# Kurze Aufgabe
Gib alle folgenden Zeilen als JSON-Liste von Zeichenketten aus, jede Zeile ein eigener Eintrag. Leere Zeilen lässt du weg.

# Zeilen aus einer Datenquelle
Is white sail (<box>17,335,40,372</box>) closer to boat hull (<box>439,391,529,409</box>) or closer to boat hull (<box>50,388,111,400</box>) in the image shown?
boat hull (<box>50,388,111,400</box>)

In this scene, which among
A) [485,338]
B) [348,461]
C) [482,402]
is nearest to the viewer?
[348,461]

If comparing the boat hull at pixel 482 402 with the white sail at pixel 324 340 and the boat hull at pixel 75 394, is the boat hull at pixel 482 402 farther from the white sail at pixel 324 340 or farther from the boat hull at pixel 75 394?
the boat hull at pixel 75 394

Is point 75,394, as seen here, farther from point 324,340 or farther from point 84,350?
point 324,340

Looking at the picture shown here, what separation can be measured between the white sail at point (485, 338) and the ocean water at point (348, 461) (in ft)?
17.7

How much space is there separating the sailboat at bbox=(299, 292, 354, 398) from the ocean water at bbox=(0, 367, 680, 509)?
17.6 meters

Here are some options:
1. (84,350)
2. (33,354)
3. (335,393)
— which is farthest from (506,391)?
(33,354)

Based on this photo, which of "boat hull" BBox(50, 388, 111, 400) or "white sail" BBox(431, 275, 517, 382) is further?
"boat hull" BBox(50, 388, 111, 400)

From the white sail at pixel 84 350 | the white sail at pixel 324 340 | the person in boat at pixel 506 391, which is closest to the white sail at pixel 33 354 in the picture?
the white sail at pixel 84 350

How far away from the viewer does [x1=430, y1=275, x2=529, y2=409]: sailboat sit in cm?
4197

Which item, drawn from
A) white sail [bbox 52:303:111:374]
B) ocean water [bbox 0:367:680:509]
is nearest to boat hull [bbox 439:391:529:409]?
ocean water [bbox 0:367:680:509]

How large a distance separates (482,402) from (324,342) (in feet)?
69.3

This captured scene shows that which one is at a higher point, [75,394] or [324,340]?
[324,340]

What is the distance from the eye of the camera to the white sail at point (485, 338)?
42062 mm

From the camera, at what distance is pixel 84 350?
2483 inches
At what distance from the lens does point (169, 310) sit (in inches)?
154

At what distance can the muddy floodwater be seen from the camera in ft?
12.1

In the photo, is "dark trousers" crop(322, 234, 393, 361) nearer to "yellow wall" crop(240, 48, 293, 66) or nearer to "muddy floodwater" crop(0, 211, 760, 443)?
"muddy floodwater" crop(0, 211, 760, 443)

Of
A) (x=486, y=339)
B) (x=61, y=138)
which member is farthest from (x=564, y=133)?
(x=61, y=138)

# Endergebnis
[
  "Is white sail (<box>17,335,40,372</box>) closer to boat hull (<box>439,391,529,409</box>) or closer to boat hull (<box>50,388,111,400</box>) in the image shown?",
  "boat hull (<box>50,388,111,400</box>)",
  "In this scene, which among",
  "A) [485,338]",
  "B) [348,461]",
  "C) [482,402]",
  "is nearest to the viewer?",
  "[348,461]",
  "If comparing the boat hull at pixel 482 402 with the white sail at pixel 324 340 and the boat hull at pixel 75 394, is the boat hull at pixel 482 402 farther from the white sail at pixel 324 340 or farther from the boat hull at pixel 75 394?",
  "the boat hull at pixel 75 394",
  "Is point 75,394, as seen here, farther from point 324,340 or farther from point 84,350?",
  "point 324,340",
  "Looking at the picture shown here, what separation can be measured between the white sail at point (485, 338) and the ocean water at point (348, 461) (in ft)?",
  "17.7",
  "How much space is there separating the sailboat at bbox=(299, 292, 354, 398) from the ocean water at bbox=(0, 367, 680, 509)?",
  "17.6 meters",
  "Here are some options:",
  "1. (84,350)",
  "2. (33,354)",
  "3. (335,393)",
  "— which is farthest from (506,391)?",
  "(33,354)",
  "Based on this photo, which of \"boat hull\" BBox(50, 388, 111, 400) or \"white sail\" BBox(431, 275, 517, 382) is further?",
  "\"boat hull\" BBox(50, 388, 111, 400)",
  "From the white sail at pixel 84 350 | the white sail at pixel 324 340 | the person in boat at pixel 506 391, which is closest to the white sail at pixel 33 354 in the picture?",
  "the white sail at pixel 84 350",
  "How far away from the viewer does [x1=430, y1=275, x2=529, y2=409]: sailboat sit in cm?",
  "4197",
  "Which item, drawn from",
  "A) white sail [bbox 52:303:111:374]",
  "B) ocean water [bbox 0:367:680:509]",
  "is nearest to boat hull [bbox 439:391:529:409]?",
  "ocean water [bbox 0:367:680:509]",
  "How large a distance separates (482,402) from (324,342) (in feet)?",
  "69.3",
  "This captured scene shows that which one is at a higher point, [75,394] or [324,340]?",
  "[324,340]",
  "What is the distance from the eye of the camera to the white sail at point (485, 338)?",
  "42062 mm",
  "From the camera, at what distance is pixel 84 350?",
  "2483 inches",
  "At what distance from the lens does point (169, 310) sit (in inches)?",
  "154",
  "At what distance can the muddy floodwater be seen from the camera in ft?",
  "12.1",
  "In the photo, is \"dark trousers\" crop(322, 234, 393, 361) nearer to \"yellow wall\" crop(240, 48, 293, 66) or nearer to \"muddy floodwater\" crop(0, 211, 760, 443)?",
  "\"muddy floodwater\" crop(0, 211, 760, 443)",
  "Of",
  "A) (x=486, y=339)",
  "B) (x=61, y=138)",
  "which member is farthest from (x=564, y=133)?",
  "(x=61, y=138)"
]